Fintech Policy Roundtable on SEBI’s Investment Advisers Regulation

India FinTech Forum had recently organised a Fintech Policy Roundtable at ISME ACE in Mumbai on 22nd January, 2018. The objective of this roundtable was to discuss the latest consultation paper from SEBI on “Amendments/ Clarifications to the SEBI (Investment Advisers) Regulations, 2013“. The event was moderated by Mr. Sachin Seth, Partner – Financial Services Advisory | Digital, Fintech & Innovation Leader at EY and was attended by 65 participants including CXOs of various robo-advisory and financial services firms. EY collated the points discussed during the Fintech Policy Roundtable and these points were shared with SEBI.

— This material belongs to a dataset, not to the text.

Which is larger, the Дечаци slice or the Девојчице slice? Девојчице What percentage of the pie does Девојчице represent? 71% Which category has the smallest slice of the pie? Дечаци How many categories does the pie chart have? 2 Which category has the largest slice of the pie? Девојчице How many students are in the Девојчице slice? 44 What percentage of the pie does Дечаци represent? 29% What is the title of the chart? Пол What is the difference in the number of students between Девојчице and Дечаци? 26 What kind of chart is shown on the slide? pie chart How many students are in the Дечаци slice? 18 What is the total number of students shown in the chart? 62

The investment space is expected to see significant disruptions with robo-advisors, algorithmic trading etc. Also interesting technology developments like Aadhar-based eKYC, UPI, eNACH will change the way the wealth management services are offered. Hence, it is important to make sure that the correct regulatory framework is in place to foster innovative solutions using the latest technologies.

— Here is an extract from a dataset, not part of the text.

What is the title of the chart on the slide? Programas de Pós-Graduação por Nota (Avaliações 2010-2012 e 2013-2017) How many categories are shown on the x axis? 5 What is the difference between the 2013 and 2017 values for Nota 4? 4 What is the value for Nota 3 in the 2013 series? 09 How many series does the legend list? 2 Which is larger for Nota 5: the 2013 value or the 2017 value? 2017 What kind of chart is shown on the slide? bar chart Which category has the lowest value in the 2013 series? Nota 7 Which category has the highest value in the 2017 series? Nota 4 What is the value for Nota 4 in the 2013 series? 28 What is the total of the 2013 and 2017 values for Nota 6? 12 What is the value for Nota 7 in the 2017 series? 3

Apart from the specific points related to the consultation paper, the attendees also discussed regulatory steps required to ease mutual fund distribution via online channels (for both MFDs and RIAs).
Key points discussed during the roundtable are:
1. The Consultation Paper states that, “Clear segregation between the two activities of providing investment advice and execution of investment transactions”. We will need clarity from SEBI on the word “execution”. Does this mean investors have to visit two different entities to get their investments done? RIAs should be able to provide platforms for “execution” in direct plans.

2. The paper prohibits immediate relatives of a distributor from advisory. It does not seem fair to a genuine professional who has a right to his career choice.

3. The paper states that banks and firms who are RIAs, shall not provide any distribution services, either directly or through their holding company or associate/ subsidiary company. Are companies with common directors or common significant shareholders allowed?

4. Further clarity is required to understand if RIAs cannot distribute financial products, will this restriction be applicable to other financial products such as insurance and loans?

5. SEBI would like Mutual Fund Distributors (MFDs) to ensure the principle of ‘appropriateness’ of products to the client. However, MFDs are not allowed to provide ‘advice’. Hence, the word ‘appropriateness’ must be defined unambiguously. Will basic risk profiling along with automated goal-based investment recommendations qualify as “appropriate” or “advice”? To improve access to good quality advice at low costs, technology platforms developed by MFDs should be allowed as long as they do not charge additional fees and provide recommendations in the best interest of investors.

6. It is recommended that robo-advisors and/or algorithm based fintech players be governed under separate regulations (not under traditional RIA or MFD). They must be allowed the flexibility to decide their business model. If required, the algorithms of these firms can be monitored. They should be allowed to do both advisory and distribution of MFs for greater financial inclusion. The free market will create enough competition to bring down the cost of distribution while also providing fintech firms a chance to create long-term sustainable businesses.

7. Customers with low ticket investments (eg. Rs. 500 one-time investment in a debt fund) may be serviced through MFD led revenue model as paying a separate advisory fee can be costlier for the investor. A similar experiment to separate advisory from distribution in UK has resulted in greater advice gap.

In India, the penetration of mutual funds is low and the regulator must create an environment for innovation in digital distribution of MFs. A summarised version of the above points discussed at the Fintech Policy Roundtable was sent to SEBI.